/---

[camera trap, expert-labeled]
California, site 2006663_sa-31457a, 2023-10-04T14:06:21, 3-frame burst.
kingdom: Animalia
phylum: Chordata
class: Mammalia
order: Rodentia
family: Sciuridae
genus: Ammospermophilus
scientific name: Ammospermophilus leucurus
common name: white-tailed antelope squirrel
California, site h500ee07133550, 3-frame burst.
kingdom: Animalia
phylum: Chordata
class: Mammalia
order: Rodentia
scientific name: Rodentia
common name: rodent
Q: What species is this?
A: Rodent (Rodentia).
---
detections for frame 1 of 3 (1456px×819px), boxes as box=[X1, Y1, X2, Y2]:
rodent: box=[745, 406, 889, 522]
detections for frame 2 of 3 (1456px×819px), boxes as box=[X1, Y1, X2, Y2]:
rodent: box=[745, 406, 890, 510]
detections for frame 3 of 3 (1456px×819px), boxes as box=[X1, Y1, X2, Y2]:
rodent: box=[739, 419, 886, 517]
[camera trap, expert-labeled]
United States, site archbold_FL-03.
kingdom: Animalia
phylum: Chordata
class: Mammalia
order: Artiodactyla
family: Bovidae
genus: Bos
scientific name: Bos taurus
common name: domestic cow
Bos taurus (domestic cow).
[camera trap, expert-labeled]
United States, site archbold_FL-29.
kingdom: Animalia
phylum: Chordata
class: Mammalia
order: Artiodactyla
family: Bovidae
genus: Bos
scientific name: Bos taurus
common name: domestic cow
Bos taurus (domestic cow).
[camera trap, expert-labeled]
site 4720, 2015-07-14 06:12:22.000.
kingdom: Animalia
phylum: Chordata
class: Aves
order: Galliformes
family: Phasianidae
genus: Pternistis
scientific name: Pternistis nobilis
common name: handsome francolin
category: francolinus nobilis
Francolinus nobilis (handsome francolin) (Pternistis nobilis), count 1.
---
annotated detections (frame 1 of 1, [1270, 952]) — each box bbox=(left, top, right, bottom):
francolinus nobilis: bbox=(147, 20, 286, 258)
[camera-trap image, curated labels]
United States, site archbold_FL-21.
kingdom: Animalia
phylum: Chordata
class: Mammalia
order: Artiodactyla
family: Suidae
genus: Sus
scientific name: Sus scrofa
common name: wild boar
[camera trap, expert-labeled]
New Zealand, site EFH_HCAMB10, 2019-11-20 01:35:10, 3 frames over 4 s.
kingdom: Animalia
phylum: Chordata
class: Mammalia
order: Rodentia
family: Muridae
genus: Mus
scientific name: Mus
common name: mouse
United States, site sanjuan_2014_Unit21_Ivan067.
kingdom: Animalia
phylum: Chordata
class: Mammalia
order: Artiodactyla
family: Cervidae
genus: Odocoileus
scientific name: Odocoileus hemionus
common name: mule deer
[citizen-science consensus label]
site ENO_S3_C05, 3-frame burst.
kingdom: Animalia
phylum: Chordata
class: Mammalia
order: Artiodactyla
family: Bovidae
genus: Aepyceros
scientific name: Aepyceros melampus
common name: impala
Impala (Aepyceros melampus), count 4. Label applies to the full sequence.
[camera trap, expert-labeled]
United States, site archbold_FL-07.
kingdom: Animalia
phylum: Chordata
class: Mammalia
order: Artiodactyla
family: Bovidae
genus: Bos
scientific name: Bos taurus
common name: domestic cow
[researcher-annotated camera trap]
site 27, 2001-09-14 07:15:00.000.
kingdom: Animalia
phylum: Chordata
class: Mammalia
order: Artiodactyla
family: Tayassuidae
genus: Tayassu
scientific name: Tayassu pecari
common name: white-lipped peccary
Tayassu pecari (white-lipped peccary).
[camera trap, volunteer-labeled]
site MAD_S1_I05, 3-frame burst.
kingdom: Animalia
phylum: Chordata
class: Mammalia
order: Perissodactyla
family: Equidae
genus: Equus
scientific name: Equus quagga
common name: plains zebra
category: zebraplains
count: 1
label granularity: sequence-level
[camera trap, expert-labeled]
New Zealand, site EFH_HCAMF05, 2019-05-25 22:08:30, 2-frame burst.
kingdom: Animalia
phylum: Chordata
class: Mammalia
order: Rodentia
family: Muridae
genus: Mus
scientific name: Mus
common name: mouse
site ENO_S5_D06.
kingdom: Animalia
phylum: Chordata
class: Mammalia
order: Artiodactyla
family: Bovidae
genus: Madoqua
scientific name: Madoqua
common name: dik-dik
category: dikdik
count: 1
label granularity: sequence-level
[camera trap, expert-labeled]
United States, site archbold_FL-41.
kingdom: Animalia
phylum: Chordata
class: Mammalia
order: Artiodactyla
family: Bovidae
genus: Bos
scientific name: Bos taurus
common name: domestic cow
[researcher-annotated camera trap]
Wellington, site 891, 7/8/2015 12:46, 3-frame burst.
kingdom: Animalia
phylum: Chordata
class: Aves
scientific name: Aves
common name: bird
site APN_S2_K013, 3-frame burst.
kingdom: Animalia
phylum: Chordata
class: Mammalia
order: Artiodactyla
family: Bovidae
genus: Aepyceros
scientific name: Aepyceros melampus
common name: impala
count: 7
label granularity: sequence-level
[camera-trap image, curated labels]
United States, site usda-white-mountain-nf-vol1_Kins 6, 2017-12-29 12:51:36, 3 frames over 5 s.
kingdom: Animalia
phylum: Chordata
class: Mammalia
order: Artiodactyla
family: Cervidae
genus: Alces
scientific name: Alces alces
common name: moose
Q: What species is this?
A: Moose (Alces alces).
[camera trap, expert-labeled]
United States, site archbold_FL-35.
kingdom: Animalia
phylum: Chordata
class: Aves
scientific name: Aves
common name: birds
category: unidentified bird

\---

- [What you will do] The entries are to be retyped in full, with no alteration.

- [Exercise response]
[camera trap, expert-labeled]
California, site 2006663_sa-31457a, 2023-10-04T14:06:21, 3-frame burst.
kingdom: Animalia
phylum: Chordata
class: Mammalia
order: Rodentia
family: Sciuridae
genus: Ammospermophilus
scientific name: Ammospermophilus leucurus
common name: white-tailed antelope squirrel
California, site h500ee07133550, 3-frame burst.
kingdom: Animalia
phylum: Chordata
class: Mammalia
order: Rodentia
scientific name: Rodentia
common name: rodent
Q: What species is this?
A: Rodent (Rodentia).
---
detections for frame 1 of 3 (1456px×819px), boxes as box=[X1, Y1, X2, Y2]:
rodent: box=[745, 406, 889, 522]
detections for frame 2 of 3 (1456px×819px), boxes as box=[X1, Y1, X2, Y2]:
rodent: box=[745, 406, 890, 510]
detections for frame 3 of 3 (1456px×819px), boxes as box=[X1, Y1, X2, Y2]:
rodent: box=[739, 419, 886, 517]
[camera trap, expert-labeled]
United States, site archbold_FL-03.
kingdom: Animalia
phylum: Chordata
class: Mammalia
order: Artiodactyla
family: Bovidae
genus: Bos
scientific name: Bos taurus
common name: domestic cow
Bos taurus (domestic cow).
[camera trap, expert-labeled]
United States, site archbold_FL-29.
kingdom: Animalia
phylum: Chordata
class: Mammalia
order: Artiodactyla
family: Bovidae
genus: Bos
scientific name: Bos taurus
common name: domestic cow
Bos taurus (domestic cow).
[camera trap, expert-labeled]
site 4720, 2015-07-14 06:12:22.000.
kingdom: Animalia
phylum: Chordata
class: Aves
order: Galliformes
family: Phasianidae
genus: Pternistis
scientific name: Pternistis nobilis
common name: handsome francolin
category: francolinus nobilis
Francolinus nobilis (handsome francolin) (Pternistis nobilis), count 1.
---
annotated detections (frame 1 of 1, [1270, 952]) — each box bbox=(left, top, right, bottom):
francolinus nobilis: bbox=(147, 20, 286, 258)
[camera-trap image, curated labels]
United States, site archbold_FL-21.
kingdom: Animalia
phylum: Chordata
class: Mammalia
order: Artiodactyla
family: Suidae
genus: Sus
scientific name: Sus scrofa
common name: wild boar
[camera trap, expert-labeled]
New Zealand, site EFH_HCAMB10, 2019-11-20 01:35:10, 3 frames over 4 s.
kingdom: Animalia
phylum: Chordata
class: Mammalia
order: Rodentia
family: Muridae
genus: Mus
scientific name: Mus
common name: mouse
United States, site sanjuan_2014_Unit21_Ivan067.
kingdom: Animalia
phylum: Chordata
class: Mammalia
order: Artiodactyla
family: Cervidae
genus: Odocoileus
scientific name: Odocoileus hemionus
common name: mule deer
[citizen-science consensus label]
site ENO_S3_C05, 3-frame burst.
kingdom: Animalia
phylum: Chordata
class: Mammalia
order: Artiodactyla
family: Bovidae
genus: Aepyceros
scientific name: Aepyceros melampus
common name: impala
Impala (Aepyceros melampus), count 4. Label applies to the full sequence.
[camera trap, expert-labeled]
United States, site archbold_FL-07.
kingdom: Animalia
phylum: Chordata
class: Mammalia
order: Artiodactyla
family: Bovidae
genus: Bos
scientific name: Bos taurus
common name: domestic cow
[researcher-annotated camera trap]
site 27, 2001-09-14 07:15:00.000.
kingdom: Animalia
phylum: Chordata
class: Mammalia
order: Artiodactyla
family: Tayassuidae
genus: Tayassu
scientific name: Tayassu pecari
common name: white-lipped peccary
Tayassu pecari (white-lipped peccary).
[camera trap, volunteer-labeled]
site MAD_S1_I05, 3-frame burst.
kingdom: Animalia
phylum: Chordata
class: Mammalia
order: Perissodactyla
family: Equidae
genus: Equus
scientific name: Equus quagga
common name: plains zebra
category: zebraplains
count: 1
label granularity: sequence-level
[camera trap, expert-labeled]
New Zealand, site EFH_HCAMF05, 2019-05-25 22:08:30, 2-frame burst.
kingdom: Animalia
phylum: Chordata
class: Mammalia
order: Rodentia
family: Muridae
genus: Mus
scientific name: Mus
common name: mouse
site ENO_S5_D06.
kingdom: Animalia
phylum: Chordata
class: Mammalia
order: Artiodactyla
family: Bovidae
genus: Madoqua
scientific name: Madoqua
common name: dik-dik
category: dikdik
count: 1
label granularity: sequence-level
[camera trap, expert-labeled]
United States, site archbold_FL-41.
kingdom: Animalia
phylum: Chordata
class: Mammalia
order: Artiodactyla
family: Bovidae
genus: Bos
scientific name: Bos taurus
common name: domestic cow
[researcher-annotated camera trap]
Wellington, site 891, 7/8/2015 12:46, 3-frame burst.
kingdom: Animalia
phylum: Chordata
class: Aves
scientific name: Aves
common name: bird
site APN_S2_K013, 3-frame burst.
kingdom: Animalia
phylum: Chordata
class: Mammalia
order: Artiodactyla
family: Bovidae
genus: Aepyceros
scientific name: Aepyceros melampus
common name: impala
count: 7
label granularity: sequence-level
[camera-trap image, curated labels]
United States, site usda-white-mountain-nf-vol1_Kins 6, 2017-12-29 12:51:36, 3 frames over 5 s.
kingdom: Animalia
phylum: Chordata
class: Mammalia
order: Artiodactyla
family: Cervidae
genus: Alces
scientific name: Alces alces
common name: moose
Q: What species is this?
A: Moose (Alces alces).
[camera trap, expert-labeled]
United States, site archbold_FL-35.
kingdom: Animalia
phylum: Chordata
class: Aves
scientific name: Aves
common name: birds
category: unidentified bird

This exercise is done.